Donald não sabe o que diz quando promete resolver tudo sozinho: eis o recado que Hillary tinha para dar ao seu rival na noite da aceitação: “Não estará ele esquecido das tropas na linha da frente, dos polícias e dos bombeiros que correm em direção ao perigo, dos médicos e enfermeiros que tratam de nós, dos professores que mudam vidas, dos empreendedores que veem possibilidades em todos os problemas, das mães que perderam crianças para a violência e que estão a construir um movimento para manter outras crianças seguras? Ele está a esquecer-se de cada um de nós. Os americanos não dizem ‘eu, sozinho, vou melhorar tudo’. Nós dizemos que ‘nós, juntos, vamos melhorar tudo’.”

A noite do discurso mais importante (e talvez o mais bem construído) da carreira de Hillary Clinton foi pontuada por outros momentos altos, como a intervenção apaixonada de Jennifer Granholm, antiga governadora do Michigan, democrata 'hard', com fortes ligações a setores que estão, nos estados do Midwest, a hesitar entre Hillary e a Trump.

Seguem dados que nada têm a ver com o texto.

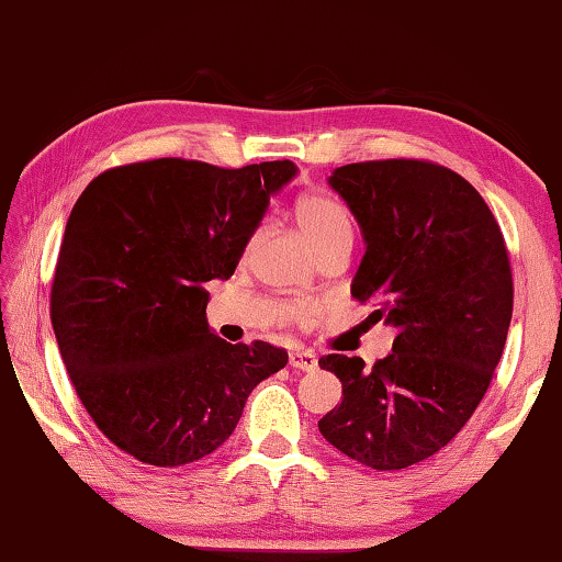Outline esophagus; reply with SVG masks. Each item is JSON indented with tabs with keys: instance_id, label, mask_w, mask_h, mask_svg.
I'll list each match as a JSON object with an SVG mask.
<instances>
[{
	"instance_id": "1",
	"label": "esophagus",
	"mask_w": 562,
	"mask_h": 562,
	"mask_svg": "<svg viewBox=\"0 0 562 562\" xmlns=\"http://www.w3.org/2000/svg\"><path fill=\"white\" fill-rule=\"evenodd\" d=\"M289 361L293 369H301V371H314L318 367V359L308 349H293L289 353Z\"/></svg>"
}]
</instances>
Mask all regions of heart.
I'll return each mask as SVG.
<instances>
[{
  "instance_id": "heart-1",
  "label": "heart",
  "mask_w": 562,
  "mask_h": 562,
  "mask_svg": "<svg viewBox=\"0 0 562 562\" xmlns=\"http://www.w3.org/2000/svg\"><path fill=\"white\" fill-rule=\"evenodd\" d=\"M293 215H296L299 228L308 244L314 246V251H318V248L334 238L351 236L347 211L329 195H301L296 201V209H293Z\"/></svg>"
}]
</instances>
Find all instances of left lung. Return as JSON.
Returning <instances> with one entry per match:
<instances>
[{
  "instance_id": "left-lung-1",
  "label": "left lung",
  "mask_w": 562,
  "mask_h": 562,
  "mask_svg": "<svg viewBox=\"0 0 562 562\" xmlns=\"http://www.w3.org/2000/svg\"><path fill=\"white\" fill-rule=\"evenodd\" d=\"M329 186L364 238L351 296L396 336L371 369L318 359L341 382L318 431L371 470H404L442 450L485 396L513 318L510 258L487 203L450 168L351 162Z\"/></svg>"
}]
</instances>
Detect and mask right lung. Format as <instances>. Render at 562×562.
Listing matches in <instances>:
<instances>
[{
  "mask_svg": "<svg viewBox=\"0 0 562 562\" xmlns=\"http://www.w3.org/2000/svg\"><path fill=\"white\" fill-rule=\"evenodd\" d=\"M299 168L160 158L105 170L77 198L52 281V329L75 392L112 445L180 468L226 442L286 349L228 344L205 318L271 195Z\"/></svg>",
  "mask_w": 562,
  "mask_h": 562,
  "instance_id": "1",
  "label": "right lung"
}]
</instances>
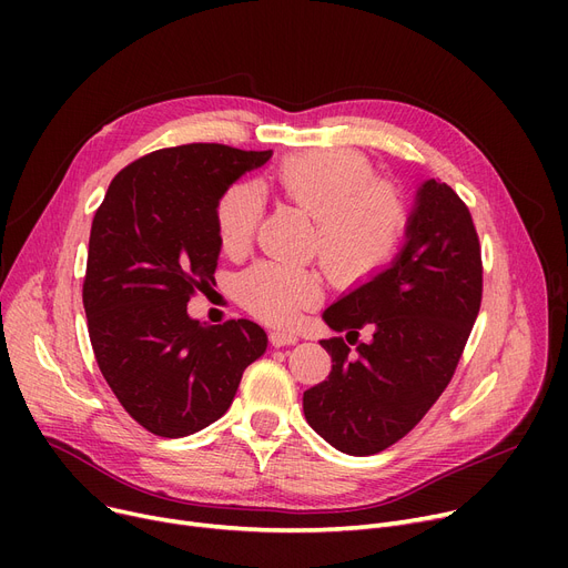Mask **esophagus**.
Masks as SVG:
<instances>
[{"label": "esophagus", "instance_id": "34e87169", "mask_svg": "<svg viewBox=\"0 0 568 568\" xmlns=\"http://www.w3.org/2000/svg\"><path fill=\"white\" fill-rule=\"evenodd\" d=\"M268 341H272L274 347H285V345H294L296 341H300V336H296L294 332H287V329H276L268 334Z\"/></svg>", "mask_w": 568, "mask_h": 568}]
</instances>
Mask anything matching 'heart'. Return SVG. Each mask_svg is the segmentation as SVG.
I'll return each instance as SVG.
<instances>
[{"label": "heart", "instance_id": "b5f03b06", "mask_svg": "<svg viewBox=\"0 0 568 568\" xmlns=\"http://www.w3.org/2000/svg\"><path fill=\"white\" fill-rule=\"evenodd\" d=\"M278 186L315 219L313 248L338 281H371L396 257L409 223L405 200L396 189L373 182V168L359 152L320 149L292 156L278 170ZM262 212L264 195L255 182L232 184L216 204L221 248L242 255ZM236 294L253 315L283 324L315 306L324 287L313 268L260 262L239 276Z\"/></svg>", "mask_w": 568, "mask_h": 568}]
</instances>
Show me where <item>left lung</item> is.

Jennifer terminou com muito humor e crítica para Trump: "Donald, Donald... You're so vain. I bet you think this speech is about you..." (numa alusão à letra de Carly Simon).

O reverendo William Barber protagonizou outro momento forte, com um discurso poderoso e certeiro, de dez minutos, a mostrar uma América unida e inclusiva, que não apela ao medo do outro e à ignorância.

E, claro, houve Chelsea, a única filha de Hillary e Bill, que apresentou a mãe com um discurso pontuado de memórias pessoais e uma conclusão forte: "Ela nunca se esquece de quem está a tentar ajudar e por quem está a lutar. No dia seguinte a ter perdido a batalha pela Reforma da Saúde, nos anos 90, a minha mãe estava exausta. Mas seguiu em frente e encontrou formas de continuar a ajudar as crianças que precisavam de cuidados de saúde. Espero que, um dia, os meus filhos tenham tanto orgulho em mim como eu tenho na minha mãe: a futura Presidente dos EUA, Hillary Clinton.»